Si hay que valorar algo positivamente de Répertoire des Villes Disparues es sin duda que, ya desde los títulos de crédito, Denis Côté nos deja muy claras sus intenciones formales. Desde un gris apagado y un granulado omnipresente se nos quiere transmitir la frialdad y el vacío existencial que el duro invierno quebequés produce en las comunidades rurales aisladas. Y, efectivamente, es innegable que en cuanto a desolación y dureza Côté cumple sobradamente con sus propósitos aunque no precisamente en el sentido que buscaba.

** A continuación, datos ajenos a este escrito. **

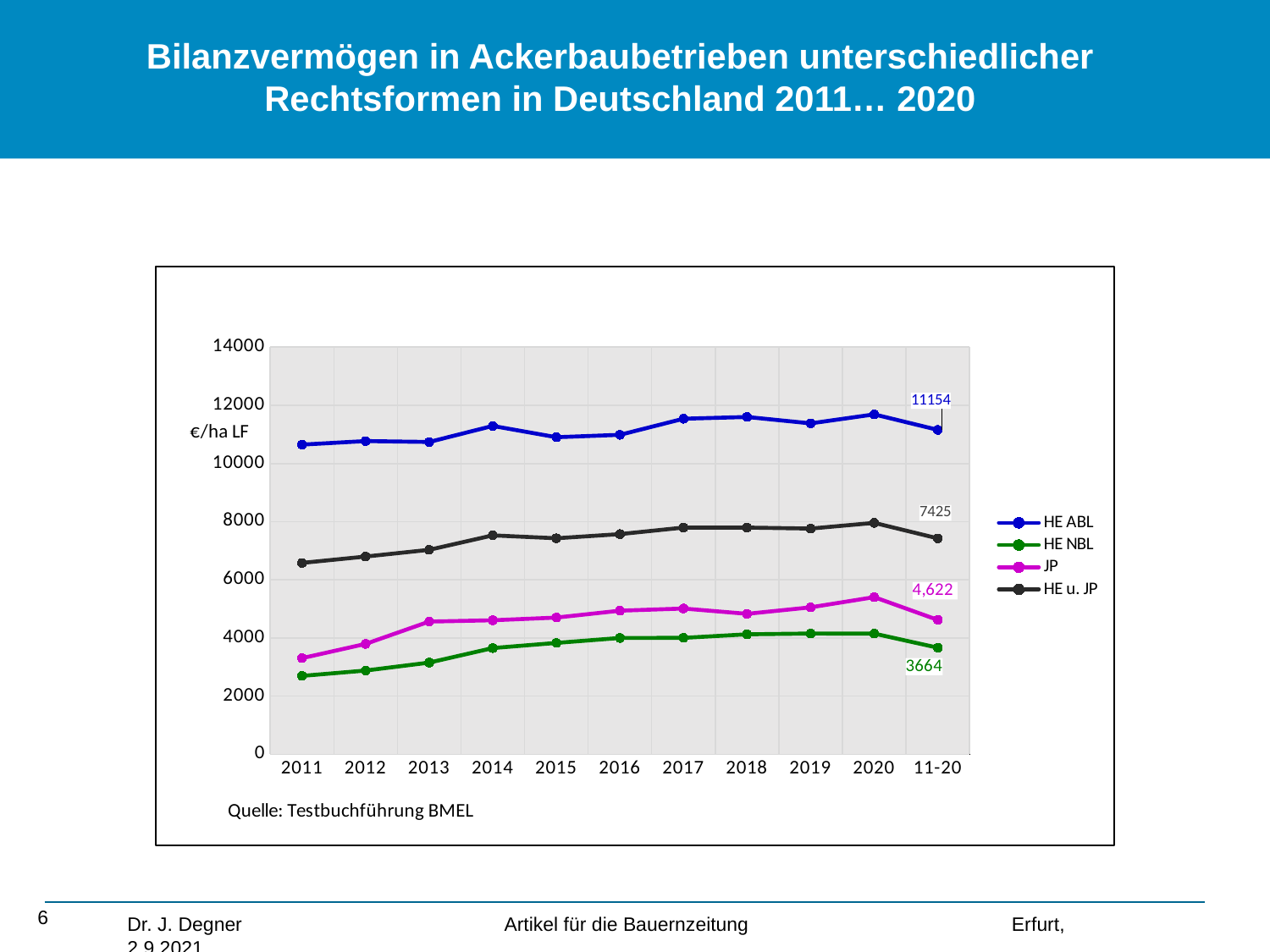
What is the difference between the HE ABL and HE u. JP values at 11-20? 3729 What unit is shown on the y axis of the chart? €/ha LF Which series has the highest value at 11-20? HE ABL Is the value for HE NBL in 2011 greater or less than 4000? less How many series does the legend list? 4 Is the value for HE ABL in 2011 greater or less than 10000? greater What is the value for HE NBL at 11-20? 3664 What is the value for JP at 11-20? 4,622 What is the value for HE ABL at 11-20? 11154 What is the value for HE u. JP at 11-20? 7425 Which series has the lowest value at 11-20? HE NBL What kind of chart is shown on the slide? line chart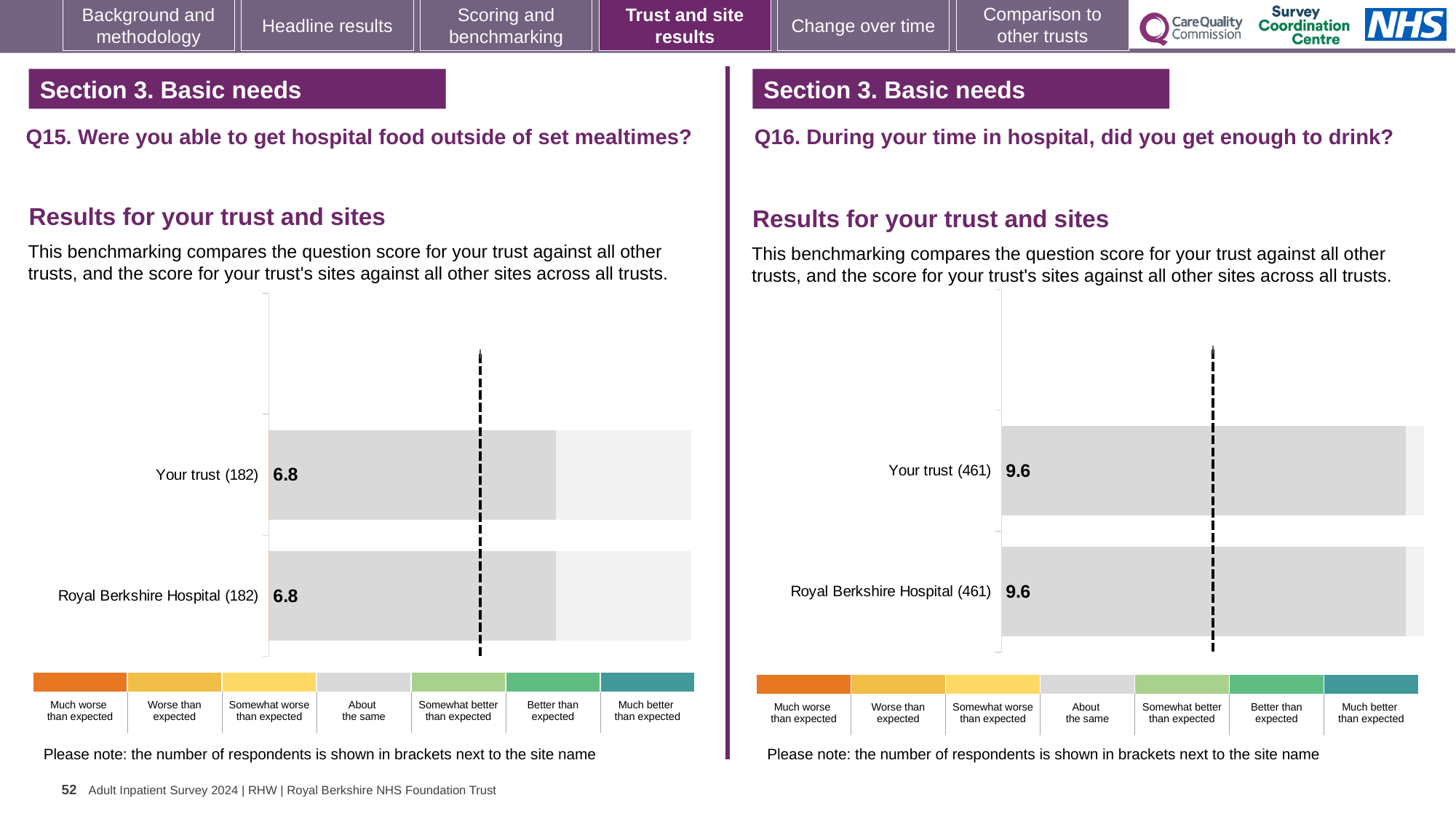
How many bars are plotted in the Q16 chart on the right? 2 What kind of chart is used for the Q15 results on the left? Bar chart How many bars are plotted in the Q15 chart on the left? 2 In the Q16 chart on the right, what is the score for Your trust? 9.6 In the Q15 chart on the left, what is the score for Royal Berkshire Hospital? 6.8 In the Q16 chart on the right, what is the difference between the score for Your trust and the score for Royal Berkshire Hospital? 0 In the Q16 chart on the right, what is the score for Royal Berkshire Hospital? 9.6 Which question does the chart on the right of the slide show results for? Q16. During your time in hospital, did you get enough to drink? In the Q15 chart on the left, what is the score for Your trust? 6.8 In the Q16 chart on the right, how many respondents are shown in brackets for Royal Berkshire Hospital? 461 In the Q15 chart on the left, what is the difference between the score for Your trust and the score for Royal Berkshire Hospital? 0 In the Q15 chart on the left, how many respondents are shown in brackets for Your trust? 182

No nos resulta nada nueva la fascinación que el director quebequés siente por explorar el aislamiento tanto personal como comunitario en su filmografía. Unos relatos que, normalmente, desde el extrañamiento de lo cotidiano, buscan enaltecer, de forma un tanto ‹sui generis›, el romanticismo (por llamarlo de alguna manera) de la marginación, ya sea voluntaria o forzada por las circunstancias sociales. Quizás el problema de Répertoire des Villes Disparues está precisamente en la claridad del camino tomado y la incapacidad de no mostrarnos la meta, o como mínimo decirnos cuál es el objetivo final del viaje.

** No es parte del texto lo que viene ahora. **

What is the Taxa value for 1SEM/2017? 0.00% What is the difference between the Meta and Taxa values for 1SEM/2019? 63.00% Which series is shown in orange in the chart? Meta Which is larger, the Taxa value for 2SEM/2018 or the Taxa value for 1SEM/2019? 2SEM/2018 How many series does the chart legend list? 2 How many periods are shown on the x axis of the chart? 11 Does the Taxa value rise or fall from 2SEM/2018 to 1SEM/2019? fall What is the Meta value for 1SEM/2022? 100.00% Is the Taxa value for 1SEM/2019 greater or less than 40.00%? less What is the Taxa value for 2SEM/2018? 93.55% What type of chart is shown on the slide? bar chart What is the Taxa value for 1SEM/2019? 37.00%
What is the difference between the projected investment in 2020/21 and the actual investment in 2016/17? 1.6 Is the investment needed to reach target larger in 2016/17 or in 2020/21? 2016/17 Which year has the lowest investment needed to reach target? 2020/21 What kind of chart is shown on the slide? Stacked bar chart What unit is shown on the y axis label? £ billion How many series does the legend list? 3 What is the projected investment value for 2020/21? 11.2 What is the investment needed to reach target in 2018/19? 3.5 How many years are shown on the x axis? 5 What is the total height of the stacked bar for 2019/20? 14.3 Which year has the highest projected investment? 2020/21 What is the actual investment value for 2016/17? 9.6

Convenientemente disfrazada de cine de género, la película bascula entre la exposición del dolor por la(s) ausencia(s) y los conflictos latentes que se producen cuando una comunidad se ve aislada, no sólo por el clima, sino también por su propia cerrazón, por su confusión entre lo que es el sentido de la solidaridad vecinal y la dependencia casi mafiosa que se produce entre ellos. Una especie de endogamia comunitaria incapaz de salir de su bucle temporal-geográfico-sentimental, creando unos monstruos convenientemente encerrados en un armario hasta que deciden salir.
Una premisa que ciertamente resulta interesante pero que Côté no sabe explotar convenientemente al demorar hasta la extenuación el planteamiento exagerando lo que es cine de la contemplación convirtiéndolo en cine del tedio (puro y duro). Es justo cuando asistimos a la explosión de lo sobrenatural, a la presencia de los aparecidos cuando aparece el Côté más reconocible y por ende más interesante. Solo que esto no llega hasta el tramo final del film con lo que todo queda suspendido en el aire, con preguntas que no tienen respuesta, situaciones aleatorias que producen más sonrojo que inquietud (lo de los hijos de Slipknot y la referencia involuntaria a Chronicle es de traca) y una cierta sensación de que el director, al no saber cómo concluir óptimamente su final, opta por contradecir su discurso y tirar por la vía rápida, es decir, poner bajo el manto de la incógnita, una velocidad de resolución insatisfactoria.
Asistimos pues a un film que quiere ser un mapa sentimental de una geografía, una definición de un estado de ánimo que lleva directamente a la decadencia tanto personal como estructural de un determinado ‹modus vivendi› en Quebec. Una crítica, si se quiere, a la confusión entre la nostalgia bien entendida y al anclaje en un pasado construido a base de recuerdos, (auto)mentiras y falsa camaradería que, finalmente, se encalla en su propia forma morosa y tediosa. Un film fallido por completo en el que, paradójicamente, teniendo todo el elemento natural a su favor, acaba sucumbiendo a su puesta en escena de ópera de cartón piedra, dejándonos más fríos que cualquiera de las casas encantadas que sobrevuelan el metraje.